### REQUIREMENT
Output, word for word, every line from the line with "Using camera distance, rank" through the final line of the data below.

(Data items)
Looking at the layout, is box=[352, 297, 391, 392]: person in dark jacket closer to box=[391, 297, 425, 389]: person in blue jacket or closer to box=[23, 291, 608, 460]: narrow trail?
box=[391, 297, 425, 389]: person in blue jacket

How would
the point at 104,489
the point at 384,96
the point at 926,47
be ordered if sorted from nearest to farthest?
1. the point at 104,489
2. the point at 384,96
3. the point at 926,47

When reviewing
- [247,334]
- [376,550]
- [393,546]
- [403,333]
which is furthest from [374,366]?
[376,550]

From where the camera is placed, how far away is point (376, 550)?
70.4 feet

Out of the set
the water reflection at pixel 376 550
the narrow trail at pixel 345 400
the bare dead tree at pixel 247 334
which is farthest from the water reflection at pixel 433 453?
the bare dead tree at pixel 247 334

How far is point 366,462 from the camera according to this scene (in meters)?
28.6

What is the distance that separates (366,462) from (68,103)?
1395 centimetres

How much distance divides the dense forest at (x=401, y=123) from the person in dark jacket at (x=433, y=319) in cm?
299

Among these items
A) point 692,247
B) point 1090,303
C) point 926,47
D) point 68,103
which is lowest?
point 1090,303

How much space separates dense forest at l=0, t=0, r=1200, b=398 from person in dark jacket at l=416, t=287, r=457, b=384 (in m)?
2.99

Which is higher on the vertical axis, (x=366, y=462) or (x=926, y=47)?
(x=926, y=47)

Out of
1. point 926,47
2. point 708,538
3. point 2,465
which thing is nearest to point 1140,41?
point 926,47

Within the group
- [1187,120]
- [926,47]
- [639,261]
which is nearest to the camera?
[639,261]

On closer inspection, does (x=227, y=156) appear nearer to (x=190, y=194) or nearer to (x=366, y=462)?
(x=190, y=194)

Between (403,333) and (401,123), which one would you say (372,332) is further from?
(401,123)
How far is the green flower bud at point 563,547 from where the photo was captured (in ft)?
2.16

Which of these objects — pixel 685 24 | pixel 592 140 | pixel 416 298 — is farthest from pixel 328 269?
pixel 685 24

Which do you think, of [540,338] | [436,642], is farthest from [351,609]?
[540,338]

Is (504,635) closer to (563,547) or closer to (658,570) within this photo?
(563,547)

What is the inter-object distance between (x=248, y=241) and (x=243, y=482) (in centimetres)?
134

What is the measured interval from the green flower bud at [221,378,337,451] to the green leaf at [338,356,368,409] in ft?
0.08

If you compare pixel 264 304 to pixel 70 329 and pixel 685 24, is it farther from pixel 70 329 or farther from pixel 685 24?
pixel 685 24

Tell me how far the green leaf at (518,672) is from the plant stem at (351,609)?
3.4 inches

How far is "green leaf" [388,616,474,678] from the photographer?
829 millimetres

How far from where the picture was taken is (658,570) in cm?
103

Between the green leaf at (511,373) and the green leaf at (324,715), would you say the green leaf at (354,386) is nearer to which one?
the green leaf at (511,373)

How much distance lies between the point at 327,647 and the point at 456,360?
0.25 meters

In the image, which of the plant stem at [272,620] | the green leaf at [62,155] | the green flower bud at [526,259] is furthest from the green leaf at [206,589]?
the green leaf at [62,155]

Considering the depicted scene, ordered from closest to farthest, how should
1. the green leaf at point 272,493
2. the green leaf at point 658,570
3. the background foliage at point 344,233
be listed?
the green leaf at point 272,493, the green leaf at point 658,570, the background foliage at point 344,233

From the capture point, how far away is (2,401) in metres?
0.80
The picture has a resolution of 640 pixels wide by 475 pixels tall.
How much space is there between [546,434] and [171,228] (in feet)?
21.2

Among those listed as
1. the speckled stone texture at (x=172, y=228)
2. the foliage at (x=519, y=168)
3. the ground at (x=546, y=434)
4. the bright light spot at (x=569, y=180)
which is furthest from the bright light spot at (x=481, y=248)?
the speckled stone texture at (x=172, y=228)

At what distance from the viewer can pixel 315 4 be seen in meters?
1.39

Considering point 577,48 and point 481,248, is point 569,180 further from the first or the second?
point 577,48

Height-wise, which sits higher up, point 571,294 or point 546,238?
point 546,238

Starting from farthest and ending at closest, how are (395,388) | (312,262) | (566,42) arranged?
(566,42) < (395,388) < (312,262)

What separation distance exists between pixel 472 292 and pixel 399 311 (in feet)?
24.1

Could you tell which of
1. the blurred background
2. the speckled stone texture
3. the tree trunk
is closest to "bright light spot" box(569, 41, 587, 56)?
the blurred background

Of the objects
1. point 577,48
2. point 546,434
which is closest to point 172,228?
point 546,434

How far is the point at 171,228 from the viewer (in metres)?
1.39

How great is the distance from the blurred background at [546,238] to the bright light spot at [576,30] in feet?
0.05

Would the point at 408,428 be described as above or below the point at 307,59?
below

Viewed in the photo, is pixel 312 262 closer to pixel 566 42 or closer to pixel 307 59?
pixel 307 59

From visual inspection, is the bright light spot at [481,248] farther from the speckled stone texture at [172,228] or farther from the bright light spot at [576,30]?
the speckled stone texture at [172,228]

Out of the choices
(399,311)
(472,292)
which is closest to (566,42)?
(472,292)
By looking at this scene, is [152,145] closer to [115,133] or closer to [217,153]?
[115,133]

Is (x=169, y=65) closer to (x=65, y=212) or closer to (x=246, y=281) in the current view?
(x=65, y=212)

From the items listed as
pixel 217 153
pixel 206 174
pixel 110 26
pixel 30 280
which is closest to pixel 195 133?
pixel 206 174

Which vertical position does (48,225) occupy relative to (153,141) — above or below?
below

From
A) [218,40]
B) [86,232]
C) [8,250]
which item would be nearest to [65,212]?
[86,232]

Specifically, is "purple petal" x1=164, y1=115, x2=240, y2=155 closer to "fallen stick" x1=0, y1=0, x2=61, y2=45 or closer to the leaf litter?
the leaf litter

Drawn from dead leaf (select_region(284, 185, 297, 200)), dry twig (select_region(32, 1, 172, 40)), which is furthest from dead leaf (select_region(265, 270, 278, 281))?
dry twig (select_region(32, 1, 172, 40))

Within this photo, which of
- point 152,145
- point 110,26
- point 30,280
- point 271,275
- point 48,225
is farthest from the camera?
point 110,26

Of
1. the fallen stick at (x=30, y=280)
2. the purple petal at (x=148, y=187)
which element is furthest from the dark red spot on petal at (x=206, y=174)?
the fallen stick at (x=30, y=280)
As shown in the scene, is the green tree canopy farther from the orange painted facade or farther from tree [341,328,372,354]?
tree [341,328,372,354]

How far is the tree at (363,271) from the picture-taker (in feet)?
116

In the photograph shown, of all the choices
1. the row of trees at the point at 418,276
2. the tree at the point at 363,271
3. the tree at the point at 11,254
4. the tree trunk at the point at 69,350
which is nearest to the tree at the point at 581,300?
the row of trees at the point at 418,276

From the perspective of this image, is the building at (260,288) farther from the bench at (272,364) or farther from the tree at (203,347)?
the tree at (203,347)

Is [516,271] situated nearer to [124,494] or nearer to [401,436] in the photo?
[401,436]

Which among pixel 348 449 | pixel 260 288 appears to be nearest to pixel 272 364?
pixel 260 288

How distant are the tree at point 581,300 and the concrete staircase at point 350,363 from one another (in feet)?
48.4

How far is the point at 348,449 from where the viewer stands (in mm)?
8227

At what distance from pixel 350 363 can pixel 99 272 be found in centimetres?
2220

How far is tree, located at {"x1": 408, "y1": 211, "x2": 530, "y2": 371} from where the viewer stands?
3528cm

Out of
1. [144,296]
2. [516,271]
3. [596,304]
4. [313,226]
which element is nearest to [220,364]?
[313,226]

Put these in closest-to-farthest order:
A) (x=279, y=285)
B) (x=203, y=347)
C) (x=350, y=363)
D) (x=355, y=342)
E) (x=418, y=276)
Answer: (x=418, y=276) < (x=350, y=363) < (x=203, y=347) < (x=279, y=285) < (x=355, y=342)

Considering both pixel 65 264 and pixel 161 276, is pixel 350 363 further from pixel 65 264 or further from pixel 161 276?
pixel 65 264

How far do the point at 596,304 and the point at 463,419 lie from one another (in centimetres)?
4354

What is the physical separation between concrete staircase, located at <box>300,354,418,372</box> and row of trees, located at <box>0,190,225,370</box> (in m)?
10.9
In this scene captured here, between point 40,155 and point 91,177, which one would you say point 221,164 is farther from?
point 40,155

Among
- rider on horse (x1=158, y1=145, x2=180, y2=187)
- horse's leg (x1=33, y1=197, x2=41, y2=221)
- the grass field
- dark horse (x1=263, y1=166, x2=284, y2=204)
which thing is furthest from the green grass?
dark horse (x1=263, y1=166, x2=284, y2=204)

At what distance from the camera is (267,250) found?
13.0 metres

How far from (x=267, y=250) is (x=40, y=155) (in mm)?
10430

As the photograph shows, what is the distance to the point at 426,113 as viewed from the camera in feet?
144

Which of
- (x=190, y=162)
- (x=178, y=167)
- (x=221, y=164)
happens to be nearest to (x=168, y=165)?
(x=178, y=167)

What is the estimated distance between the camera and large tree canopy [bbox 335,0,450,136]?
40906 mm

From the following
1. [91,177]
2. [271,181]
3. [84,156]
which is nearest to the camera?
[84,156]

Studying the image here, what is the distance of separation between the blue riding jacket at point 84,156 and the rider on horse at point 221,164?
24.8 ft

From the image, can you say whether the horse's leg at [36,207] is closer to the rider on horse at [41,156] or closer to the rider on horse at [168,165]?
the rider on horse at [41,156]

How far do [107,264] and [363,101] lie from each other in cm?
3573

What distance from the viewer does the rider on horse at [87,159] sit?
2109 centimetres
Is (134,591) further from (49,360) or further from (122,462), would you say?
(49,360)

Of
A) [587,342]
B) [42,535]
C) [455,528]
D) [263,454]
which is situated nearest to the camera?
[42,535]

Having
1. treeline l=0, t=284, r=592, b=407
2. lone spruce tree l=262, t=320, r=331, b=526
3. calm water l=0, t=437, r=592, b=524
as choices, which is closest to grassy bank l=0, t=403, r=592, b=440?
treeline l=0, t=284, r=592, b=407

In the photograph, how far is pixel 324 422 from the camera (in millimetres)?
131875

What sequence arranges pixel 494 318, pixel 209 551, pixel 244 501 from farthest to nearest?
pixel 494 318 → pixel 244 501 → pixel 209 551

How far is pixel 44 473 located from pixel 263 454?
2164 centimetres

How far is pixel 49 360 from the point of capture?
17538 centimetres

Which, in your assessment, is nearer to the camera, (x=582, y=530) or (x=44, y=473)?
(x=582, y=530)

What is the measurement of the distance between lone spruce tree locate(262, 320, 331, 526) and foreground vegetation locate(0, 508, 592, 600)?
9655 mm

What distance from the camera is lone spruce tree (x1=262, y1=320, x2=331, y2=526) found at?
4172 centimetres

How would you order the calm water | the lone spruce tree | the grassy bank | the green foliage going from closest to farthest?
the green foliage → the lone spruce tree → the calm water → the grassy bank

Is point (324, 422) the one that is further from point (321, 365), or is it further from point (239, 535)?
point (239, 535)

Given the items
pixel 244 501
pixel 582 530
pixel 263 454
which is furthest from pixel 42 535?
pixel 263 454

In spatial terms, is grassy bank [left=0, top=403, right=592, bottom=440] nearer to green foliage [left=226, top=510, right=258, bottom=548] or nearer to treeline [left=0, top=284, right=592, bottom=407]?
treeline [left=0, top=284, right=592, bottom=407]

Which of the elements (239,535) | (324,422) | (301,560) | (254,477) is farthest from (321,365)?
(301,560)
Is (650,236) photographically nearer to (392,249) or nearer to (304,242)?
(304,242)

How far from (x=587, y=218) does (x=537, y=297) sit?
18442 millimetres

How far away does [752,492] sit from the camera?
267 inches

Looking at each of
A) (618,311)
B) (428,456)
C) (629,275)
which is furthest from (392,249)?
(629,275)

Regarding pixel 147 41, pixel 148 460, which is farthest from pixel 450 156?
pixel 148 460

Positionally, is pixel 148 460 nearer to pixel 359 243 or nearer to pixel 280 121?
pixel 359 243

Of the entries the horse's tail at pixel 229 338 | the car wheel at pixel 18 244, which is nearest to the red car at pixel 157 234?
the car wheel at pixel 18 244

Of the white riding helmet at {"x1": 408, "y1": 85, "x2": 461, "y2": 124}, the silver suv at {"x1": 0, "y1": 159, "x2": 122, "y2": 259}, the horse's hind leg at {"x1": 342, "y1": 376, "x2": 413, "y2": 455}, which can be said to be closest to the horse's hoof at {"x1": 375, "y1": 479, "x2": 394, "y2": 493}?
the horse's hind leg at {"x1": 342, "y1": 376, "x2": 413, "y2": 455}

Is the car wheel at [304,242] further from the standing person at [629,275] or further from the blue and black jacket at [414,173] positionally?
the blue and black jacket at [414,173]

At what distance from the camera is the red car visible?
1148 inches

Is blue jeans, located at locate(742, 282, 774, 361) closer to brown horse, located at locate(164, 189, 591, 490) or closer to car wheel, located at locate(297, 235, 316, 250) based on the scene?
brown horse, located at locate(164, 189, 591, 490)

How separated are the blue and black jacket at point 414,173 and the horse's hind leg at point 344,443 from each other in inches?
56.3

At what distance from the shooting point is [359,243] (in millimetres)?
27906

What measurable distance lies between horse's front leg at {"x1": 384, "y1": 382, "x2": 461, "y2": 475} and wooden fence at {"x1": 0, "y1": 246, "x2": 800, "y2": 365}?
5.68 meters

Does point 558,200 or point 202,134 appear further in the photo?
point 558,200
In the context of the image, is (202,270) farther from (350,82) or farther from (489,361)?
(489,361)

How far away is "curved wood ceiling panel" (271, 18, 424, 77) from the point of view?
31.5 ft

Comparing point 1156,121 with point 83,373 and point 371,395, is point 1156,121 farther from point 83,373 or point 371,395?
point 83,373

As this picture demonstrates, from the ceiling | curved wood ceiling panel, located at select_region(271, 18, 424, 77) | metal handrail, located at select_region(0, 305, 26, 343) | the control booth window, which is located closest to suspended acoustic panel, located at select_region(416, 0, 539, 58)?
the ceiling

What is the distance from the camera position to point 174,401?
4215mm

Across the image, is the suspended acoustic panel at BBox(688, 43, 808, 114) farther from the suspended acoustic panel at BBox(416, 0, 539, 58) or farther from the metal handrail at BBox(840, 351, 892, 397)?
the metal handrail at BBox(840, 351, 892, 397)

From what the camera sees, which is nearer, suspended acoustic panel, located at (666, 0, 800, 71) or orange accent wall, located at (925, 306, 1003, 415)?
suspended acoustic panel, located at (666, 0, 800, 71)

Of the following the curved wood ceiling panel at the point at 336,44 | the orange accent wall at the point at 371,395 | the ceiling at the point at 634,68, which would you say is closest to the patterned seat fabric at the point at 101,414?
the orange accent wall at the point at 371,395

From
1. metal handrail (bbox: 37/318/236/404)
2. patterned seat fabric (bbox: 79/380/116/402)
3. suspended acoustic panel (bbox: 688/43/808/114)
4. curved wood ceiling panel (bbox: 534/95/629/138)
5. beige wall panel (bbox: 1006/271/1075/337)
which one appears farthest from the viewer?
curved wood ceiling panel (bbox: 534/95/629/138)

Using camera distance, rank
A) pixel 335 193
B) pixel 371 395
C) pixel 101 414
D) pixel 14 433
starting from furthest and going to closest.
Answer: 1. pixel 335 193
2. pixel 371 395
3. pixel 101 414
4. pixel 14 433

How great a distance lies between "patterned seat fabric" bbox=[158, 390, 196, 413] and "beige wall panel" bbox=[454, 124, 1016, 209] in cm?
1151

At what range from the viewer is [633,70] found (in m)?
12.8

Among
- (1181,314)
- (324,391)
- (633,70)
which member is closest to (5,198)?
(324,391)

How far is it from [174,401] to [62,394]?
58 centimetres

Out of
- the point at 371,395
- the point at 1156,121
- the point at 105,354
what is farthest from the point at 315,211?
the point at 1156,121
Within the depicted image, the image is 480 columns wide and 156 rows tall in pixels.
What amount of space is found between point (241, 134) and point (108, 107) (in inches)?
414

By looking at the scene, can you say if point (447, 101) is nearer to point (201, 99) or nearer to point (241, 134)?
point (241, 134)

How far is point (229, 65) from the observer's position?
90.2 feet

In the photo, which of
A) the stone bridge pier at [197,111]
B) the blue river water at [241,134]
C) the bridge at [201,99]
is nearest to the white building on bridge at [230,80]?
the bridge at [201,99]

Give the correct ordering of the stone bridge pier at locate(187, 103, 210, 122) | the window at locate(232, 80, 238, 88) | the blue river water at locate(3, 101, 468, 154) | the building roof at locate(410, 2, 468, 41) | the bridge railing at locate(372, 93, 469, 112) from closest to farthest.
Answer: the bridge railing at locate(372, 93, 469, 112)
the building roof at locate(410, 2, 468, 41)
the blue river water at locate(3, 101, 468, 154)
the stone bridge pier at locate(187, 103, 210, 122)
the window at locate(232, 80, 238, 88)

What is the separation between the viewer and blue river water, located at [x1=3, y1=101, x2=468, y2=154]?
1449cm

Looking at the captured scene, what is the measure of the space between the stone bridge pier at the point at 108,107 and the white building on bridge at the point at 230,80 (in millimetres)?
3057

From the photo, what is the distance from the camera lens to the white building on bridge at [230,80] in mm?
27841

### ANSWER TO THE PROBLEM
Using camera distance, rank
A) pixel 335 193
B) pixel 371 395
C) pixel 101 414
D) pixel 14 433
starting from furthest and going to closest.
Answer: 1. pixel 335 193
2. pixel 371 395
3. pixel 101 414
4. pixel 14 433

How great a distance lies between "patterned seat fabric" bbox=[158, 390, 196, 413] and "beige wall panel" bbox=[454, 124, 1016, 209] in cm?
1151

At what range from the viewer is [633,70] found (in m)?
12.8

Among
- (1181,314)
- (324,391)
- (633,70)
which member is closest to (5,198)?
(324,391)

How far is it from [174,401] to [62,394]?
58 centimetres

Out of
- the point at 371,395
- the point at 1156,121
- the point at 105,354
what is farthest from the point at 315,211?
the point at 1156,121
Within the depicted image, the image is 480 columns wide and 156 rows tall in pixels.
What amount of space is found between point (241, 134) and point (108, 107) (in inches)?
414

By looking at the scene, can you say if point (447, 101) is nearer to point (201, 99) or nearer to point (241, 134)?
point (241, 134)

How far is point (229, 65) from the observer's position?
90.2 feet

In the photo, which of
A) the stone bridge pier at [197,111]
B) the blue river water at [241,134]
C) the bridge at [201,99]
is nearest to the white building on bridge at [230,80]?
the bridge at [201,99]

Give the correct ordering of the stone bridge pier at locate(187, 103, 210, 122) | the window at locate(232, 80, 238, 88) | the blue river water at locate(3, 101, 468, 154) | the building roof at locate(410, 2, 468, 41) | the bridge railing at locate(372, 93, 469, 112) from closest to farthest.
Answer: the bridge railing at locate(372, 93, 469, 112)
the building roof at locate(410, 2, 468, 41)
the blue river water at locate(3, 101, 468, 154)
the stone bridge pier at locate(187, 103, 210, 122)
the window at locate(232, 80, 238, 88)

What is the separation between the viewer and blue river water, located at [x1=3, y1=101, x2=468, y2=154]?
1449cm

Looking at the captured scene, what is the measure of the space between the stone bridge pier at the point at 108,107 and the white building on bridge at the point at 230,80 (in millimetres)?
3057

From the photo, what is the distance from the camera lens to the white building on bridge at [230,80] in mm?
27841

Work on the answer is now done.